沈微雨凑过去看。果然,那几笔连起来,真有点像展翅的鸟。
“飞……”她喃喃。
燕双飞笑了:“巧了,跟我名字一样。”他把残简还给她,“这片简跟你有缘,好好收着。”
沈微雨接过残简,握在手心。竹简还残留着他掌心的温度。
“燕双飞。”她忽然问,“你的名字,有什么特别的意思吗?”
燕双飞愣了一下,然后笑了:“我爷爷起的。他说我出生那天,有两只燕子在屋檐下筑巢,飞来飞去的。他就给我起了‘双飞’,说希望我这辈子能像燕子一样,自由自在地飞。”
他顿了顿,笑容淡了些:“不过后来我父亲说,晏几道有句词,‘落花人独立,微雨燕双飞’。说这意境好,但仔细一想,其实挺孤单的——落花时节,人独自站着,细雨中燕子倒是成双成对。我爷爷不知道这词,就是单纯觉得燕子好。”
沈微雨心里一动。
微雨燕双飞。
她的名字,他的名字,竟然出自同一句词。
“那你知道我名字的出处吗?”她轻声问。
燕双飞转过头看她,月光下,他的眼睛亮得像星子:“知道。第一次听老陈叫你,我就想到了。沈微雨——细雨润物,却难抵疾风。”
他顿了顿,声音更轻了:“但细雨下久了,也能穿石。”
江风拂过,带着水汽,凉丝丝的。沈微雨的耳朵在发烫,她低下头,看着手里的残简。
“微雨燕双飞……”她喃喃。
“嗯。”燕双飞应了一声,然后沉默了。
两人就这么坐着,听着江水声。远处有渔火,一点两点,在江面上漂。
“沈微雨。”燕双飞忽然开口,声音很认真,“等到了李庄,等把这些古建测完了,把这些古籍修好了,等仗打完了……”
他停住了,好像在斟酌词句。
沈微雨的心跳得很快。她等着,等他说下去。
但燕双飞最终只是笑了笑,摇摇头:“算了,以后再说。现在说这些太早了。”
沈微雨有点失望,但也没追问。这年头,承诺太重,谁也不敢轻易给。
“睡吧。”燕双飞站起来,朝她伸出手,“明天还要渡江。”
沈微雨把手放进他手里。他的手很大,很暖,握得很稳。他把她拉起来,两人并肩走回营地。

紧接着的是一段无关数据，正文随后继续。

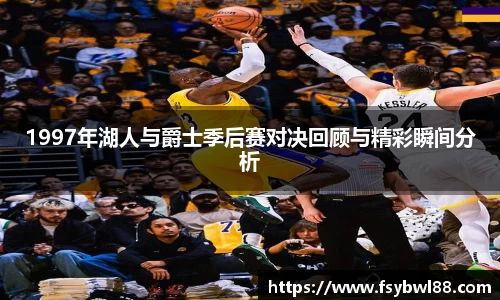1997年湖人与爵士季后赛对决回顾与精彩瞬间分析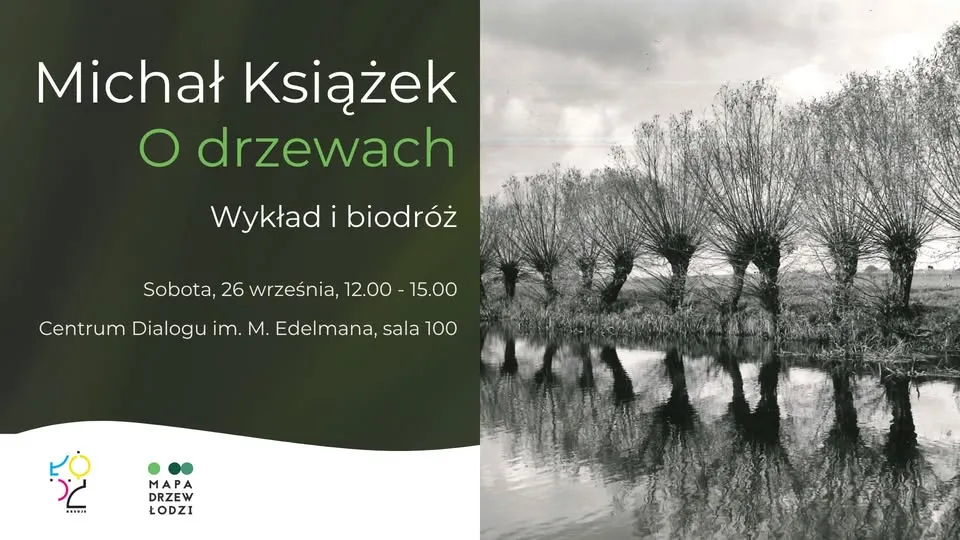 Michał Książek o drzewach. Wykład i biodróż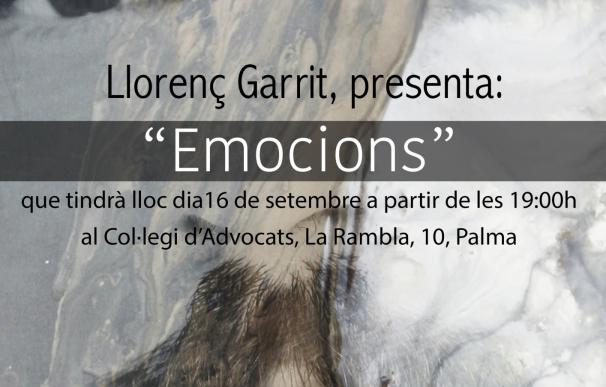 El pintor Llorenç Garrit estrena este viernes en el Colegio de Abogados su nueva propuesta artística 'Emocions'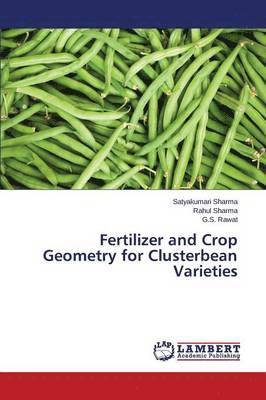 Fertilizer and Crop Geometry for Clusterbean Varieties 1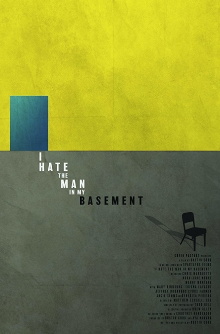 I Hate the Man in My Basement Trailer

火堆已经快熄了,余烬红红的,像困倦的眼睛。大家睡得横七竖八,陈默抱着医药包,老杨打着呼噜。
沈微雨躺回自己的位置,把残简贴在胸口。竹简冰凉,但贴着贴着,就有了体温。
她闭上眼睛。
这次没有画面,只有黑暗,和黑暗里隐约的心跳声。
也许燕双飞说得对。一天一天地过,总能走到头。
不管那头是什么。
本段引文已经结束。